= Page text =
==*==

According to Fantastic Factory: El Cine de los Condenados (Fantastic Factory: Cinema of the Damned), a Spanish book about the label, the budget was €543.400 ($561.000) and grossed €1.100.656 ($1.137.414) worldwide.

===Home media===
The film was released on DVD by Mosaic Movies on February 18, 2002. It was re-released by both Lionsgate and Maple Pictures in the United States and Canada respectively on March 26, 2002. It was released by Mosaic Movies again on February 17, 2003.

In Spain had a VHS and DVD release in late 2001. The DVD version includes a trailer, interviews (with José Sancho, Neus Asensi and Luis Lorenzo Crespo), making of, Spanish TV spots and some storyboards. This DVD version was also included in a Fantastic Factory DVD collection along Faust: Love of the Damned, Dagon and Romasanta. Arachnid was released on Blu-ray in April 2026 by Gabita Barbieri Films.

In April 2011, Arrow Video released in United Kingdom a DVD collection named "Fantastic Factory presents..." which included Arachnid, Faust: Love of the Damned, Romasanta and Beyond Re-Animator. This DVD has the original trailer and interviews with producer Brian Yuzna and creature designer Steve Johnson.

==Reception==
Arachnid received negative reviews for its lackluster CGI, script, low budget and acting while the practical special effects received some praise.

==*==

= Data excerpts =
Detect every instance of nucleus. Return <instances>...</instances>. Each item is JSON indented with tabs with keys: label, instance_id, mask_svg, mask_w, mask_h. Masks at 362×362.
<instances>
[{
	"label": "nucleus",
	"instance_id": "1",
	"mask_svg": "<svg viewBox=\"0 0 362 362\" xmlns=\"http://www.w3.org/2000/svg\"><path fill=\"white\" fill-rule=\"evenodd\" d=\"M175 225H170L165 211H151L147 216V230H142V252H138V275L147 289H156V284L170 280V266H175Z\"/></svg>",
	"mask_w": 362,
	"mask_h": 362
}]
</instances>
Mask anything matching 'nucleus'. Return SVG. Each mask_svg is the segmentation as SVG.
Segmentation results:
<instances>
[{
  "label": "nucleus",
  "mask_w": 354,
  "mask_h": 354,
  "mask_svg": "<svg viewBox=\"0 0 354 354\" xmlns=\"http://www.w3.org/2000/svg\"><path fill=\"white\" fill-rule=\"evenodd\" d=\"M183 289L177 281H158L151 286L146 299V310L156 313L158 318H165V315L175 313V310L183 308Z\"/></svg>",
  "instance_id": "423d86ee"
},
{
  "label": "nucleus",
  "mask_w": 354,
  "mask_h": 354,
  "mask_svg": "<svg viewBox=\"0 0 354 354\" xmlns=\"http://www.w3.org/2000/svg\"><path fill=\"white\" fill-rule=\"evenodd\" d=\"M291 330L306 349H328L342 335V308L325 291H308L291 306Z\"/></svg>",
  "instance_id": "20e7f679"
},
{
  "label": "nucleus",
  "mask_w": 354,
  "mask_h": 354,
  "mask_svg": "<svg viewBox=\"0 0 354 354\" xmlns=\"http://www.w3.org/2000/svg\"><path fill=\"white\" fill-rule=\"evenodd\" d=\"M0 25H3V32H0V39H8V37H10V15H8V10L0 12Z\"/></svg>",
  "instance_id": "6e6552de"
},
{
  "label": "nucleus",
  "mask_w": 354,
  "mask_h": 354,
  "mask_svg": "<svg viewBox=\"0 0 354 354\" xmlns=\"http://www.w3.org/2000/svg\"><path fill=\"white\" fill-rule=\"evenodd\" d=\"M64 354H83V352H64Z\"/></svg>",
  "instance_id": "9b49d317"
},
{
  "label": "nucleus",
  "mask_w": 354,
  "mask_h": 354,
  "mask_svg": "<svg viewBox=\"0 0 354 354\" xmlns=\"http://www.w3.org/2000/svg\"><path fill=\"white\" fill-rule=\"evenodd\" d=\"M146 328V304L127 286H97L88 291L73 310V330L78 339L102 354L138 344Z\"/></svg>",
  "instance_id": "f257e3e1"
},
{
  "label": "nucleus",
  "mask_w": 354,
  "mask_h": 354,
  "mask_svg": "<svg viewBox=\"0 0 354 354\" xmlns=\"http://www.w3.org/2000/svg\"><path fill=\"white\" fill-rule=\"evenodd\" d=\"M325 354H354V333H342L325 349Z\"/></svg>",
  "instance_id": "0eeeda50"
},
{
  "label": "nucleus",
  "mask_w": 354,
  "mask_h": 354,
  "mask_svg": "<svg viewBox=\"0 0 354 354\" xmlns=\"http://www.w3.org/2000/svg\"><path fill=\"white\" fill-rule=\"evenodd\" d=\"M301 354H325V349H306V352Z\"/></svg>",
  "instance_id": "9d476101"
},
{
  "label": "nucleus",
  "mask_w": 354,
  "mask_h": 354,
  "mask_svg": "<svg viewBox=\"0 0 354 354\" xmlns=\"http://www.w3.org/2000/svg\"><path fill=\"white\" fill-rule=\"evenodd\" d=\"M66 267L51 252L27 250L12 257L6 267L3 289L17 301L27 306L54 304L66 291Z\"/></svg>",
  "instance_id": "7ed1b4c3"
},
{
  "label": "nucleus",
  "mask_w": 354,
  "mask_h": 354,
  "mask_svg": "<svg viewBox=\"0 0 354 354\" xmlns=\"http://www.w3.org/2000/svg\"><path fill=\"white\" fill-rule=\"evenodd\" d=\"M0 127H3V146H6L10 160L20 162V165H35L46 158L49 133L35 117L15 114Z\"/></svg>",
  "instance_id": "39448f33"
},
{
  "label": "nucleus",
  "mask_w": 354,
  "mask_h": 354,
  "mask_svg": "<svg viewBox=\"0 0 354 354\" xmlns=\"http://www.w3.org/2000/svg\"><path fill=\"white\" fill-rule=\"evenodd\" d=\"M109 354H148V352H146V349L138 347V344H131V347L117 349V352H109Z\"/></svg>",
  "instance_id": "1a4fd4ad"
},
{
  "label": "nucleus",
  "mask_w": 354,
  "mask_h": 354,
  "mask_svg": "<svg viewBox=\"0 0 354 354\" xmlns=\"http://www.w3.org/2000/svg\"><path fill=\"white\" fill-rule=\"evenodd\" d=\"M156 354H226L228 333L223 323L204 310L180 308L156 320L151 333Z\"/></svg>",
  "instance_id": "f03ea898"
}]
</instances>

==*==

= What is expected =
Condense the paragraph of the passage about Arachnid that begins "In April 2011, Arrow Video" into a bulleted list that keeps its main facts. Rely solely on the passage about Arachnid.

= Solution for this problem =
- April 2011: Arrow Video released the DVD collection "Fantastic Factory presents..." in the United Kingdom.
- Films included: Arachnid, Faust: Love of the Damned, Romasanta and Beyond Re-Animator.
- Extras: the original trailer and interviews with producer Brian Yuzna and creature designer Steve Johnson.